Le premier ministre a qualifié cette interprétation de « vraiment surréaliste », en soulignant que c’est le PQ qui a « porté le carré rouge » et refusé d’inciter les étudiants à rentrer en classe, donc qui a contribué à perpétuer la crise.
Rencontre annuelle
Au sortir de la période des questions, Jean Charest a confirmé l’authenticité du document dévoilé par l’opposition : « Lisez la feuille comme il faut, vous allez voir le choix », a-t-il dit. Puis, il a lancé : « Mme Marois, c’est la rue. » Son bureau a expliqué que le diaporama avait effectivement servi à une présentation du premier ministre, la semaine dernière, au Palais Montcalm, à Québec, devant « plusieurs centaines » de membres des cabinets politiques et de bureaux de députés libéraux. Il ne s’agissait pas d’une réunion secrète ni spécifiquement d’une rencontre de préparation électorale, a affirmé l’attaché de presse, Hugo D’Amours. Pas de « Power Point-gate », donc : « Tous les ans depuis 2003, on organise ce type de rassemblement », a-t-il dit. Pour faire le point « sur ce que le gouvernement a fait au cours des dernières semaines, des derniers mois, pour leur parler surtout d’où l’on s’en va ».
M. D’Amours fait valoir que le premier ministre présente l’alternative indiquée sur la diapositive depuis des mois aux Québécois. Le 16 février, par exemple, il lançait à Mme Marois : « J’ai des mauvaises nouvelles pour vous : les Québécois feront le choix entre des référendums d’initiative populaire puis le Plan Nord. Je vous garantis une affaire, ils vont choisir le Plan Nord ! »
Pour la ministre de l’Éducation, Michelle Courchesne, la crise étudiante n’a pas été ciblée comme telle par les stratèges libéraux, mais, puisqu’elle fait « partie du vécu » des Québécois, on ne peut en « faire abstraction ». Ainsi, « peu importe quand seront les élections, les citoyens vont se poser ces questions-là ». Et l’expression « ballot question » ? M. D’Amours soutient qu’il s’agit de mettre en relief ce qui « nous distingue de nos adversaires », sans ajouter de détail.

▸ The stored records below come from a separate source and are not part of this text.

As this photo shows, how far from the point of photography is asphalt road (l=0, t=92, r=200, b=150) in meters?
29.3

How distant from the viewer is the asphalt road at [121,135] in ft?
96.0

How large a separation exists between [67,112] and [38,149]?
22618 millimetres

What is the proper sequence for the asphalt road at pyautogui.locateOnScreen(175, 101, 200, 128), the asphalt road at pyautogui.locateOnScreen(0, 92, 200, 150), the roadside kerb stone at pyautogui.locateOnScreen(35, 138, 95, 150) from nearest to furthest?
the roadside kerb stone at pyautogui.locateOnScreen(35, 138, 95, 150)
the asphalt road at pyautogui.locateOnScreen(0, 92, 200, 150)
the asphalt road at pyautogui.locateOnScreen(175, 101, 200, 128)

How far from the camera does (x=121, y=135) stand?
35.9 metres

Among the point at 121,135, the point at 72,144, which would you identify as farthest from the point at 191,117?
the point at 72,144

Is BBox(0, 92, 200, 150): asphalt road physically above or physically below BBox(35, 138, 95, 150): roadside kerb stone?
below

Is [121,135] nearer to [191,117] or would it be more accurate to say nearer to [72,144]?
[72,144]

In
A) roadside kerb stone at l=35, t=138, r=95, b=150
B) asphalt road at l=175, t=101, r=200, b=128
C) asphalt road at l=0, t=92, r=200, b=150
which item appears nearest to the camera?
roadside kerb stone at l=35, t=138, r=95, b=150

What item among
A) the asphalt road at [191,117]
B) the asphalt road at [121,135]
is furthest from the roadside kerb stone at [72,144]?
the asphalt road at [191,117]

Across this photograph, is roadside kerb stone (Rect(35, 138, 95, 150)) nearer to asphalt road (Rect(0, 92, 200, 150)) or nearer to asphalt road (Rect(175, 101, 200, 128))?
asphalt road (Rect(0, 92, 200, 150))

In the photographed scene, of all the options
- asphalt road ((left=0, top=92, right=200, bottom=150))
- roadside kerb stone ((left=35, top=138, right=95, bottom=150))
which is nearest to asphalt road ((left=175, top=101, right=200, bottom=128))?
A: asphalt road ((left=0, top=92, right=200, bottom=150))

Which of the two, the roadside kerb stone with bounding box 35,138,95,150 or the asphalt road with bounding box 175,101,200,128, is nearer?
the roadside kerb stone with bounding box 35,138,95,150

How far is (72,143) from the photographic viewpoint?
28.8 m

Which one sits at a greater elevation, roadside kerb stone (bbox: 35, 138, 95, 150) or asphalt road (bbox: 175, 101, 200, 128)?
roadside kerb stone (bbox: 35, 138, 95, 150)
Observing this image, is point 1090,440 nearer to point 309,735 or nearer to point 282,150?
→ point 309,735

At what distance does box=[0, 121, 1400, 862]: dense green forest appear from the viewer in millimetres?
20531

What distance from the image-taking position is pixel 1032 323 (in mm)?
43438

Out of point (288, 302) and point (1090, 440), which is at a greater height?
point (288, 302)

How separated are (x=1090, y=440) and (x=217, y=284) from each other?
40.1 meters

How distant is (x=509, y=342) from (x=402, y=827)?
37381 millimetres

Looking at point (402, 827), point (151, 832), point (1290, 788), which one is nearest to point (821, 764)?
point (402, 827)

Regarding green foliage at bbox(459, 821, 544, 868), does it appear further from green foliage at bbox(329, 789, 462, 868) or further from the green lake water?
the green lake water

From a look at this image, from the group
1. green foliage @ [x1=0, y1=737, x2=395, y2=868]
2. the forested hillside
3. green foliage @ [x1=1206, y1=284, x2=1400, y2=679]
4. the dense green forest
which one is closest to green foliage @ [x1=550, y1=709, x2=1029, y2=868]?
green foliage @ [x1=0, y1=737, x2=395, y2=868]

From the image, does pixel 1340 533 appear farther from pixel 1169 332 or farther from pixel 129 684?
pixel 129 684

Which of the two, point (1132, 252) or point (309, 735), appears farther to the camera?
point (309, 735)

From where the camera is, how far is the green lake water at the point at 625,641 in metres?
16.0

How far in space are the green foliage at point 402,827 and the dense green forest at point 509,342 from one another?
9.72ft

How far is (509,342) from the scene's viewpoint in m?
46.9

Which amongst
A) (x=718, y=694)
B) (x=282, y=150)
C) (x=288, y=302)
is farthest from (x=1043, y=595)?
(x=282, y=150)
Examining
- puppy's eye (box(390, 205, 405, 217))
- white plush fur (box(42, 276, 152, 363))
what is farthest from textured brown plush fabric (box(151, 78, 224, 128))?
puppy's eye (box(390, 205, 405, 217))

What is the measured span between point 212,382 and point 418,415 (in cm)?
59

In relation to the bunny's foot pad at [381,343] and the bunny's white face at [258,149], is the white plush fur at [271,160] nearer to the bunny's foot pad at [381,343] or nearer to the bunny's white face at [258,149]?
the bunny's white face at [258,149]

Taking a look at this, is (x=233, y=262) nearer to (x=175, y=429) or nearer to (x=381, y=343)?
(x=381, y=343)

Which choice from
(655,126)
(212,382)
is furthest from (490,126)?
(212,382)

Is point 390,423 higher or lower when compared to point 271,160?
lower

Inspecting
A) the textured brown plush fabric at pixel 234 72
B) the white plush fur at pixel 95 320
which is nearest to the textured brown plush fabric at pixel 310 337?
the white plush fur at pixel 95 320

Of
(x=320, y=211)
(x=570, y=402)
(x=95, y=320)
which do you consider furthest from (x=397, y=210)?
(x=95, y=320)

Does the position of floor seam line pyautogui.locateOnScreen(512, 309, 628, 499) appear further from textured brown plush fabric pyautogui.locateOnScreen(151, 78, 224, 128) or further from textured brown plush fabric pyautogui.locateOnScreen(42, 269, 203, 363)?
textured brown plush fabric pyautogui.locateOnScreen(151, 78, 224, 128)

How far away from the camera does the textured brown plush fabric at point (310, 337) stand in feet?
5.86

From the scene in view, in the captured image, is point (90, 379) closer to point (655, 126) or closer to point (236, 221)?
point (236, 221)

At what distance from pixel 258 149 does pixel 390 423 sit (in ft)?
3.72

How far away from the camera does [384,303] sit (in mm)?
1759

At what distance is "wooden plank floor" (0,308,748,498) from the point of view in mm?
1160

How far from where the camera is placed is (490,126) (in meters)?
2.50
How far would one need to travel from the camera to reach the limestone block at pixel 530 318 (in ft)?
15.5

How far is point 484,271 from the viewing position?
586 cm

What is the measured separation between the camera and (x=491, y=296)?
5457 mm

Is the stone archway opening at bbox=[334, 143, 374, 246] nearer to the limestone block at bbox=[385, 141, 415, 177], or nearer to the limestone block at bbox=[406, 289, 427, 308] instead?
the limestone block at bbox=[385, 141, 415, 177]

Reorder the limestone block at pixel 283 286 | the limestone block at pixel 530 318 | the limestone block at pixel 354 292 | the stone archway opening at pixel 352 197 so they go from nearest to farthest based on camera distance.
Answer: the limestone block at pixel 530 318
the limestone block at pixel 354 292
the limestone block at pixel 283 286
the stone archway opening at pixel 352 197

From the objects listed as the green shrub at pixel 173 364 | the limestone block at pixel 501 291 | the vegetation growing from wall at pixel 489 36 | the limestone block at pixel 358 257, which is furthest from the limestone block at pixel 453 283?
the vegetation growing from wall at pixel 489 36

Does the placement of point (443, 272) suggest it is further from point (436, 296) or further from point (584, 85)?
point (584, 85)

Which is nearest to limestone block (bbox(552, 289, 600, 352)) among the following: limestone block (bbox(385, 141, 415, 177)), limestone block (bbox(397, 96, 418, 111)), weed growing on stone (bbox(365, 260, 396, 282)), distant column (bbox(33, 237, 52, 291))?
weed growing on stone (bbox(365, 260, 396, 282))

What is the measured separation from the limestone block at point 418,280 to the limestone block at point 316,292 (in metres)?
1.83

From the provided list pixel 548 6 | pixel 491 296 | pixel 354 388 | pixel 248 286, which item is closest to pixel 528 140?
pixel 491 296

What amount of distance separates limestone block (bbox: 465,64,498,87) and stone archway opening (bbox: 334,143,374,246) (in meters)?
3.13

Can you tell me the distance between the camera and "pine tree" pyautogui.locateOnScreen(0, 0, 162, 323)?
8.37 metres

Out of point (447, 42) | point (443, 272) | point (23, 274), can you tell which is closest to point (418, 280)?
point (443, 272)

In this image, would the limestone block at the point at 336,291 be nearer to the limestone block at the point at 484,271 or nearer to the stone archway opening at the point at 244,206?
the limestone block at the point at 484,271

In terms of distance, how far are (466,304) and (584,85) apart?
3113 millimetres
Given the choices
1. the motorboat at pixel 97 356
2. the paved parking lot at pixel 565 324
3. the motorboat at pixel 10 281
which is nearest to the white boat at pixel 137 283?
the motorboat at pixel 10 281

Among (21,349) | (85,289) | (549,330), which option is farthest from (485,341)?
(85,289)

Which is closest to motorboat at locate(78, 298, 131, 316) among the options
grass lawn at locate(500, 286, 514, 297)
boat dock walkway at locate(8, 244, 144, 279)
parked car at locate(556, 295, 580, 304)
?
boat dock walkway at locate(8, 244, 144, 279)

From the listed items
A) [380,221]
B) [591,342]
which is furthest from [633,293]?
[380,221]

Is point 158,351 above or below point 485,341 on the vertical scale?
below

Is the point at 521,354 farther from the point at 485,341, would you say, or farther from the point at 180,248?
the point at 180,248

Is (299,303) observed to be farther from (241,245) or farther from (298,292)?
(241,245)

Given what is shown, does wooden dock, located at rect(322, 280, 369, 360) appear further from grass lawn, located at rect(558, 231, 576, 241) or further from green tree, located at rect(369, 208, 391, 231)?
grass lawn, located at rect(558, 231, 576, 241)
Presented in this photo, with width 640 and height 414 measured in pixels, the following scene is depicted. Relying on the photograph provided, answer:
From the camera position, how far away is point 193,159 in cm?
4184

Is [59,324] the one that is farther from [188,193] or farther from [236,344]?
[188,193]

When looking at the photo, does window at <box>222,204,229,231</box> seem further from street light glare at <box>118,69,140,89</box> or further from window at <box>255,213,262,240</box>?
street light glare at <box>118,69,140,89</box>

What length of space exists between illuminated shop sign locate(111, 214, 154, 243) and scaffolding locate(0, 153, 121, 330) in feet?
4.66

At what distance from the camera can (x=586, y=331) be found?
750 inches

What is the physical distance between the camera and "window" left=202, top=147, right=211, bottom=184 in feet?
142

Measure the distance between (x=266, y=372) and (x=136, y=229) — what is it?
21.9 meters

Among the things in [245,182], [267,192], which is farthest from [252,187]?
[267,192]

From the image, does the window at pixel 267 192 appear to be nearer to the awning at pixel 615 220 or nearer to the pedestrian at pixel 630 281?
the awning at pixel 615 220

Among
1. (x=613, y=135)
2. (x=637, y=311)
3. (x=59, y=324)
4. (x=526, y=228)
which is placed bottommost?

En fait, la théorie du « ballot question » est très courante en stratégie politique dans l’anglophonie. L’ancien stratège conservateur de Brian Mulroney, Geoff Norquay, écrivait en juin 2011, dans Options politiques que la « ballot question » doit faire l’objet d’un grand soin et que le chef politique doit commencer à la marteler bien avant le début des élections. Elle doit être simple, flexible, imagée, controversée.
Pour Éric Caire, député de la Coalition avenir Québec, Jean Charest devrait s’inquiéter de voir qu’un document comme le diaporama de la conférence a été refilé au PQ : « Ça commence à sonner le glas pour le chef du Parti libéral, là. […] C’est du jamais vu, là. » Il y décèle des « fissures dans les murs » de la « solidité et de la solidarité de l’ensemble de la famille libérale ».
Par ailleurs, le PQ a aussi qualifié de « propagande libérale » les dépenses publicitaires du gouvernement dans la crise étudiante : « Non seulement le gouvernement inonde les médias écrits, mais il inonde les postes de radio, il inonde les postes de télé à heure de grande écoute, même pendant le Grand Prix de formule 1, dimanche dernier », s’est indigné le péquiste Bertrand Saint-Arnaud, hier, avant de demander combien a coûté « cette orgie de publicité gouvernementale. C’est honteux ! »
Le leader parlementaire, Jean-Marc Fournier, a répondu : « Pourquoi ils trouvent ça honteux ? Parce qu’eux ne veulent pas qu’on parle du fond des choses, qu’on explique aux Québécois quelle est la vérité dans ce dossier ! » Michelle Courchesne a ajouté que, souvent, l’information en ce domaine est complexe et technique, « et c’est important que les étudiants et leurs parents sachent ce que le gouvernement a mis en place pour s’assurer de l’accessibilité aux études supérieures ». La ministre a toutefois refusé de dévoiler le coût des publicités.